Why media should conceal suspects

The call by the State Minister for Gender and Culture that media houses should expose identities of suspects of defilement, sodomy, and rape, is outright unlawful. Ms Rukia Nakadama says concealing by media houses of identities of suspects identified or reported by the victims hampers the fight against such serious crimes. She argues disclosure would warn the public to keep off such suspects. To the contrary, Nakadama’s call risks triggering mob justice against suspects endangering their innocence and security.
So the minister’s call contravenes the supreme law of the land and should be disregarded by media houses. First, Nakadama should know Article 28(3) (a) of the 1995 Constitution provides that all persons are presumed innocent until proven guilty. As such, suspects are not criminals. Also, it is important to note that anyone and everyone is a potential suspect.

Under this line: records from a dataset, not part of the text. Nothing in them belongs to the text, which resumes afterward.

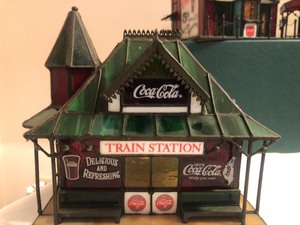lot 7 image: Eight- Piece Coca-Cola Stained Glass Village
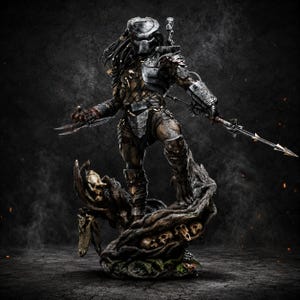 May include: A detailed Predator figurine featuring a metallic mask, dark armor, and long dreadlocks. The character holds a spear in one hand and bladed gauntlets on the other, standing atop a base decorated with multiple skulls and twisted roots.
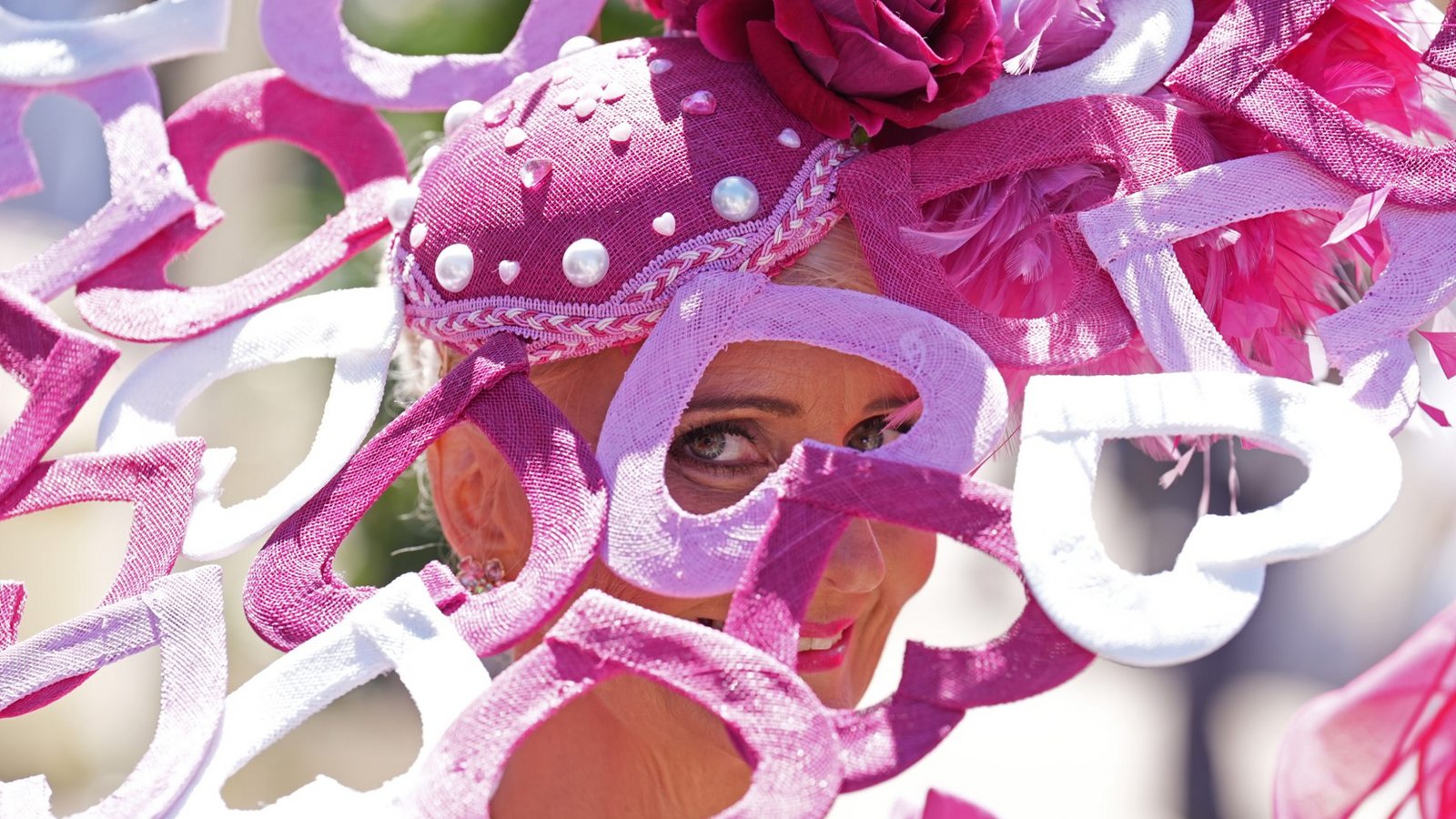 Eine Besucherin von Royal Ascot trägt einen rosafarbenen Hut mit Perlen, Blüte und Federn. Besonders auffällig sind die ausladenden, geschwungenen Elemente in Pink, Rosa und Weiß, die den Kopfschmuck fast wie eine textile Skulptur wirken lassen.Foto: picture alliance/dpa/PA Wire | Mike Egerton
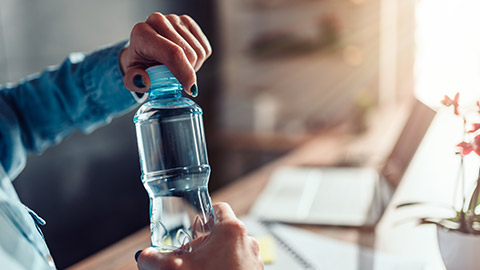 A person with a water bottle in an office setting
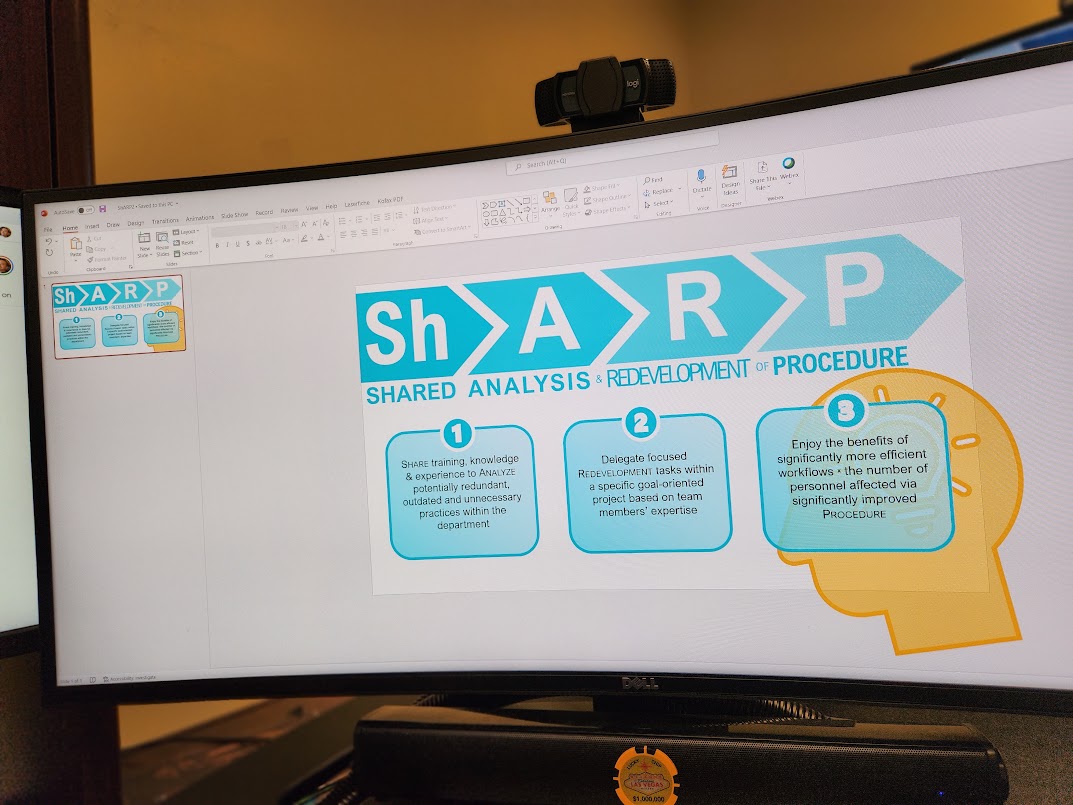 Computer screen displaying a shared analysis development procedure diagram with arrows and text boxes.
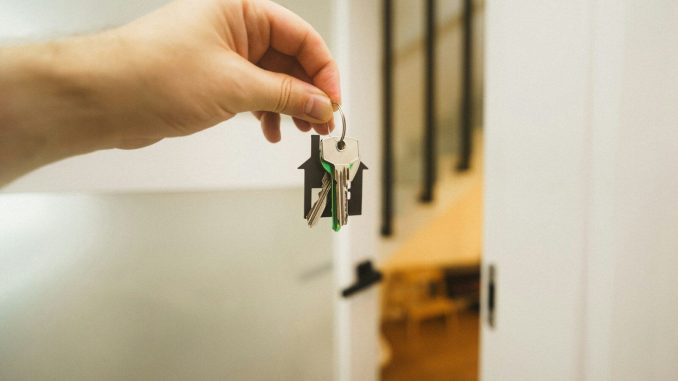 A hand holding a key to a door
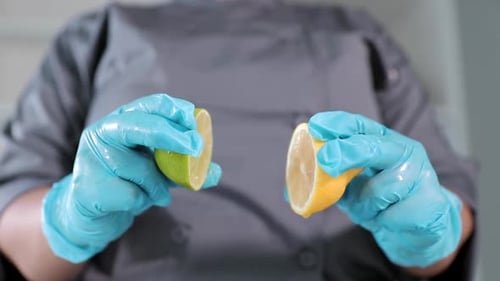 Slow motion lemon and lime being squeezed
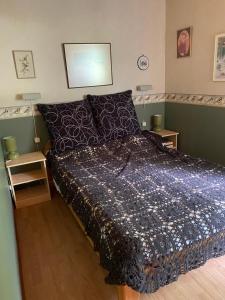 Säng eller sängar i ett rum på Fritidshus i Sandbergen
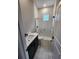 Bathroom boasting a sleek vanity, toilet, and glass-enclosed shower at 160 Steeplechase Cir, Sanford, FL 32771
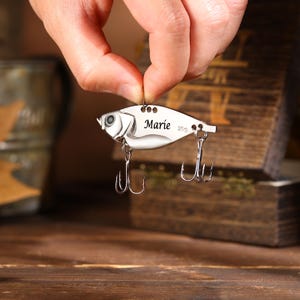 May include: A silver fishing lure in the shape of a fish, with two treble hooks and the name "Marie" engraved on it. The lure weighs 20g. The lure is held up by a person's hand.
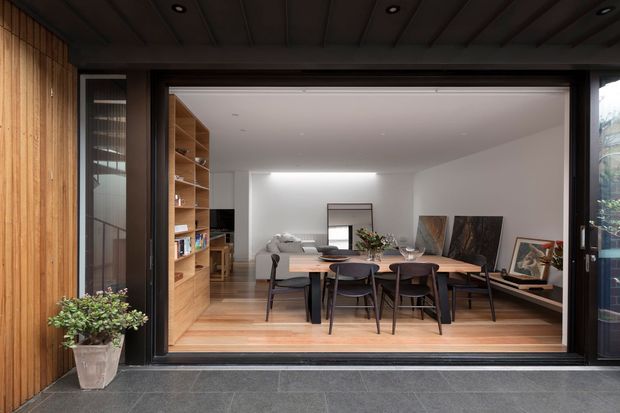 View from an outdoor terrace through wide black-framed sliding glass doors into an open-plan dining and living area. The interior features a timber dining table with dark chairs, pale timber flooring, built-in timber shelving, a light sofa, and artwork. The exterior threshold has dark grey tiled paving, while the surrounding facade and soffit use warm vertical timber cladding and timber boards. The space has a refined contemporary character with strong indoor-outdoor connection.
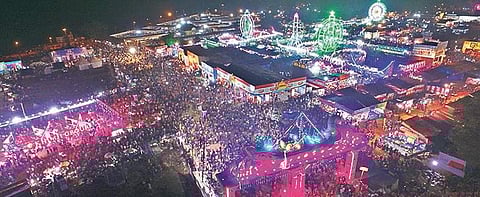 Aerial view of the illuminated Baliyatra trade fair on the banks of river Mahanadi in Cuttack on Friday. (Photo | EPS)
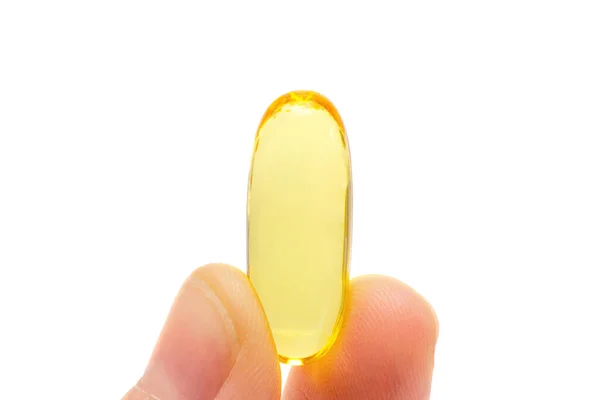 Extreme Close Fish Oil Softgel Capsule Hand Isolated White Background — 图库照片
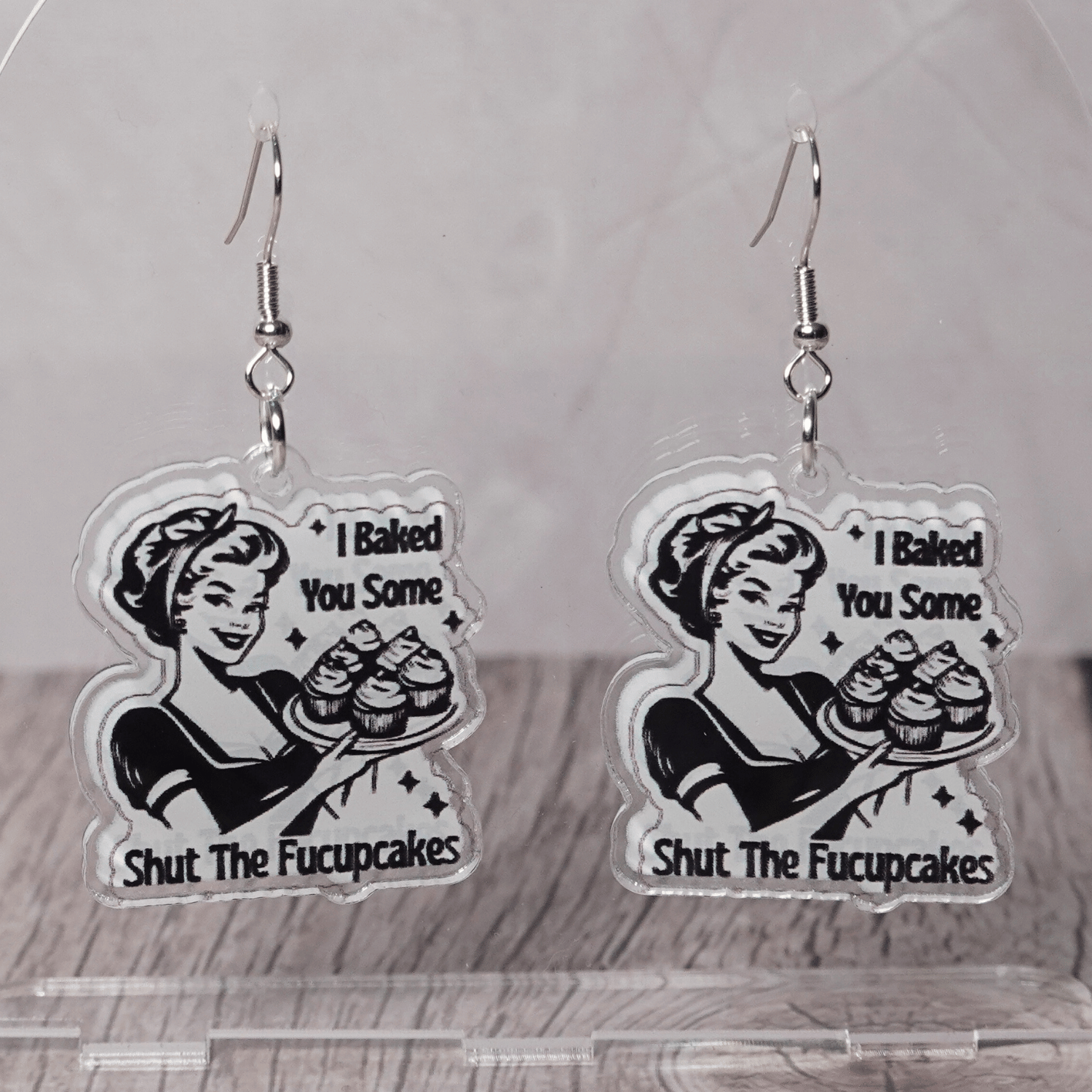 Retro style novelty dangle earrings with a vintage woman holding cupcakes and the phrase “I baked you some shut the fucupcakes”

Moreover, by revealing the identity of a suspect, a media house will inevitably expose the suspect to hatred, ridicule or contempt, or cause them to be shunned in the estimation of right-thinking members of society. This amounts to defaming the suspect, which in turn exposes such a media house to libel or suits when such suspects are cleared by the courts. This is especially true in instances where suspects are allowed to go scot free without being charged. In such cases, it would be impossible to undo the injury caused to their reputation by the initial publication. In fact, rarely do media houses report that a suspect has not been charged of any offence.
Worse, sounding such hasty alarms risk endangering the safety of suspects because an enraged public could easily lynch them.
Above all, journalists and by extension media houses, have a duty not to publish inaccurate, misleading or distorted information as spelt out in Clause 2(1) of the professional code of ethics for journalists and editors. The likelihood of contravening this duty becomes high when journalists disclose identities of suspects except in cases where they can ably verify the information published.
Nakadama’s proposal that the recent case of a maid caught on video battering a toddler should have been revealed is dangerous. This would have exposed the maid to an enraged public and likely subjected to mob justice. Even if this suspect was pictured to have tortured the toddler, there is no justification for media houses to publish her image and simply say she is guilty without proof by court.
Ultimately, the only ideal time of exposing identities of suspects is when they have been charged and have taken plea in court. That way the media can report the proceedings which are privileged without compromising innocence and security of suspects.

The issue: Protecting suspects
Our view: The only ideal time of exposing identities of suspects is when they have been charged and have taken plea in court.